Material provided:

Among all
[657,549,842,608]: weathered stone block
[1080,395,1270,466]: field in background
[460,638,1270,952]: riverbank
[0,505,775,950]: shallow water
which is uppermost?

--

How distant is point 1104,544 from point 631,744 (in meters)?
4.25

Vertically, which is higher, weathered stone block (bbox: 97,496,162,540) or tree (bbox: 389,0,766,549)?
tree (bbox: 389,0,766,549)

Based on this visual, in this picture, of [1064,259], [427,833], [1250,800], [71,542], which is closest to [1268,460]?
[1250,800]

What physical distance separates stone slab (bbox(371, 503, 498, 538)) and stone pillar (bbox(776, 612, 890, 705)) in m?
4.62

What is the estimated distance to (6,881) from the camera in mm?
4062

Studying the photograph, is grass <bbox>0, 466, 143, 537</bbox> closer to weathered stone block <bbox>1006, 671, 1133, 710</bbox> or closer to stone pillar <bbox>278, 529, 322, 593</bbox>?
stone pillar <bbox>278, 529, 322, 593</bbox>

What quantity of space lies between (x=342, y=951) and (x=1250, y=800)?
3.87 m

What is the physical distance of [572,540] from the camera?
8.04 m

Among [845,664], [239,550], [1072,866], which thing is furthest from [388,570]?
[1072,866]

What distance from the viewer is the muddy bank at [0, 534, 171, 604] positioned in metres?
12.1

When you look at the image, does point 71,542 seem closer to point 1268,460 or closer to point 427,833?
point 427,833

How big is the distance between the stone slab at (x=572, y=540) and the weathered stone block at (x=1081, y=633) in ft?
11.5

Stated task: Locate each line of the listing above that contains the word "slab", and copy those lines.

Response:
What physical distance separates stone slab (bbox(371, 503, 498, 538)) and stone pillar (bbox(776, 612, 890, 705)) in m?
How big is the distance between the stone slab at (x=572, y=540) and the weathered stone block at (x=1081, y=633) in ft?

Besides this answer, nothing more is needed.